Noise is one of the biggest enemies of a good photo, especially when dealing with low light situations. It can not only lessen the detail in your photos but also make them look out of focus. Some of these issues can be solved with post-processing, but there is no real remedy to noise that eliminates it completely from a photo.
So before you head out to cover a drama in a theatre with tricky lighting, here are some tips to help you reduce noise in-camera.
Use a Lower ISO
The best way to tackle image noise is to use a low ISO value when taking the photo. ISO is the value that determines how bright your image is. A higher ISO means a brighter image and vice versa. But, a higher ISO also means lesser detail and more noise in images.
Today’s cameras have gotten really good at handling high ISO values. You can take images up to ISO 800 or even 1000 in some cases without seeing much visible noise.

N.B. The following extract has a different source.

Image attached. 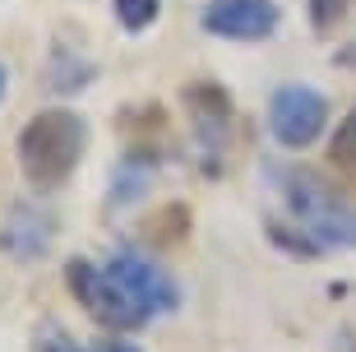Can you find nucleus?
<instances>
[{"mask_svg":"<svg viewBox=\"0 0 356 352\" xmlns=\"http://www.w3.org/2000/svg\"><path fill=\"white\" fill-rule=\"evenodd\" d=\"M83 148H88V121L70 107H42L19 130V171L38 190H56L83 162Z\"/></svg>","mask_w":356,"mask_h":352,"instance_id":"f257e3e1","label":"nucleus"},{"mask_svg":"<svg viewBox=\"0 0 356 352\" xmlns=\"http://www.w3.org/2000/svg\"><path fill=\"white\" fill-rule=\"evenodd\" d=\"M268 176L287 199L291 222H301L319 246H356V204L338 195V185H329L310 167H282V162H268Z\"/></svg>","mask_w":356,"mask_h":352,"instance_id":"f03ea898","label":"nucleus"},{"mask_svg":"<svg viewBox=\"0 0 356 352\" xmlns=\"http://www.w3.org/2000/svg\"><path fill=\"white\" fill-rule=\"evenodd\" d=\"M329 125V98L310 84H277L268 98V130L282 148H310Z\"/></svg>","mask_w":356,"mask_h":352,"instance_id":"7ed1b4c3","label":"nucleus"},{"mask_svg":"<svg viewBox=\"0 0 356 352\" xmlns=\"http://www.w3.org/2000/svg\"><path fill=\"white\" fill-rule=\"evenodd\" d=\"M106 274L120 283V292L134 301V311L153 320V315H167L181 306V287L176 278L162 269L153 255H139V250H116L111 264H106Z\"/></svg>","mask_w":356,"mask_h":352,"instance_id":"20e7f679","label":"nucleus"},{"mask_svg":"<svg viewBox=\"0 0 356 352\" xmlns=\"http://www.w3.org/2000/svg\"><path fill=\"white\" fill-rule=\"evenodd\" d=\"M65 283H70V292H74V301H79L97 325H106V329H139L144 325V315L134 311V301L120 292V283L106 274V269H97V264L70 260Z\"/></svg>","mask_w":356,"mask_h":352,"instance_id":"39448f33","label":"nucleus"},{"mask_svg":"<svg viewBox=\"0 0 356 352\" xmlns=\"http://www.w3.org/2000/svg\"><path fill=\"white\" fill-rule=\"evenodd\" d=\"M199 24L222 42H264L277 33L282 10H277V0H209Z\"/></svg>","mask_w":356,"mask_h":352,"instance_id":"423d86ee","label":"nucleus"},{"mask_svg":"<svg viewBox=\"0 0 356 352\" xmlns=\"http://www.w3.org/2000/svg\"><path fill=\"white\" fill-rule=\"evenodd\" d=\"M51 236H56V222L38 204H10V213L0 222V250L19 264L42 260L51 250Z\"/></svg>","mask_w":356,"mask_h":352,"instance_id":"0eeeda50","label":"nucleus"},{"mask_svg":"<svg viewBox=\"0 0 356 352\" xmlns=\"http://www.w3.org/2000/svg\"><path fill=\"white\" fill-rule=\"evenodd\" d=\"M185 102L195 112L199 144H204V148H222L227 144V121H232V98H227L218 84H195V89H185Z\"/></svg>","mask_w":356,"mask_h":352,"instance_id":"6e6552de","label":"nucleus"},{"mask_svg":"<svg viewBox=\"0 0 356 352\" xmlns=\"http://www.w3.org/2000/svg\"><path fill=\"white\" fill-rule=\"evenodd\" d=\"M42 79H47V89H51V93H79V89L92 84V61H83V56L70 52V47H56Z\"/></svg>","mask_w":356,"mask_h":352,"instance_id":"1a4fd4ad","label":"nucleus"},{"mask_svg":"<svg viewBox=\"0 0 356 352\" xmlns=\"http://www.w3.org/2000/svg\"><path fill=\"white\" fill-rule=\"evenodd\" d=\"M268 236L287 250L291 260H319V241L305 232L301 222H296V227H287V222H268Z\"/></svg>","mask_w":356,"mask_h":352,"instance_id":"9d476101","label":"nucleus"},{"mask_svg":"<svg viewBox=\"0 0 356 352\" xmlns=\"http://www.w3.org/2000/svg\"><path fill=\"white\" fill-rule=\"evenodd\" d=\"M329 158H333L338 171L356 176V112H347V116L338 121V130H333V139H329Z\"/></svg>","mask_w":356,"mask_h":352,"instance_id":"9b49d317","label":"nucleus"},{"mask_svg":"<svg viewBox=\"0 0 356 352\" xmlns=\"http://www.w3.org/2000/svg\"><path fill=\"white\" fill-rule=\"evenodd\" d=\"M111 5H116V19L125 33H144L162 14V0H111Z\"/></svg>","mask_w":356,"mask_h":352,"instance_id":"f8f14e48","label":"nucleus"},{"mask_svg":"<svg viewBox=\"0 0 356 352\" xmlns=\"http://www.w3.org/2000/svg\"><path fill=\"white\" fill-rule=\"evenodd\" d=\"M347 19V0H310V24L315 33H329Z\"/></svg>","mask_w":356,"mask_h":352,"instance_id":"ddd939ff","label":"nucleus"},{"mask_svg":"<svg viewBox=\"0 0 356 352\" xmlns=\"http://www.w3.org/2000/svg\"><path fill=\"white\" fill-rule=\"evenodd\" d=\"M33 348H38V352H83L60 325H42V329H38V339H33Z\"/></svg>","mask_w":356,"mask_h":352,"instance_id":"4468645a","label":"nucleus"},{"mask_svg":"<svg viewBox=\"0 0 356 352\" xmlns=\"http://www.w3.org/2000/svg\"><path fill=\"white\" fill-rule=\"evenodd\" d=\"M97 352H139V348L125 343V339H106V343H97Z\"/></svg>","mask_w":356,"mask_h":352,"instance_id":"2eb2a0df","label":"nucleus"},{"mask_svg":"<svg viewBox=\"0 0 356 352\" xmlns=\"http://www.w3.org/2000/svg\"><path fill=\"white\" fill-rule=\"evenodd\" d=\"M333 61H338L343 70H356V42H352V47H343V52L333 56Z\"/></svg>","mask_w":356,"mask_h":352,"instance_id":"dca6fc26","label":"nucleus"},{"mask_svg":"<svg viewBox=\"0 0 356 352\" xmlns=\"http://www.w3.org/2000/svg\"><path fill=\"white\" fill-rule=\"evenodd\" d=\"M0 98H5V66H0Z\"/></svg>","mask_w":356,"mask_h":352,"instance_id":"f3484780","label":"nucleus"}]
</instances>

However, you should always do some tests to determine the highest ISO value your camera can handle.
If you don’t already shoot in RAW, start doing it right away. This is a format that contains all the data your camera captures for a scene, meaning that you can manipulate this data to your liking without degrading image quality. One big cause of excessive noise and grain in photos is that people try to brighten up JPEG photos artificially. A RAW file is different because you’re not adding anything new to the photo but rather choosing which aspects to highlight and which to subdue.
RAW photos also allow you to control noise levels in post processing more effectively. RAW editors like Lightroom and Aurora HDR have noise control settings that are very useful in this regard. Speaking of HDR, these images often have far more noise than normal photos because an HDR photo is a stack of multiple images, amplifying the noise in each. If you would like to reduce noise in an HDR photo, head on to www.aurorahdr.com and give this editor a try.
Use In-Camera Settings
Many cameras these days come with built-in noise reduction settings that you should turn on. These are geared towards the specific camera sensor and are often very effective at reducing noise right when you take the photos. The process does take a little time, but it is definitely worth a shot if you don’t want to fiddle too much with your photos in post.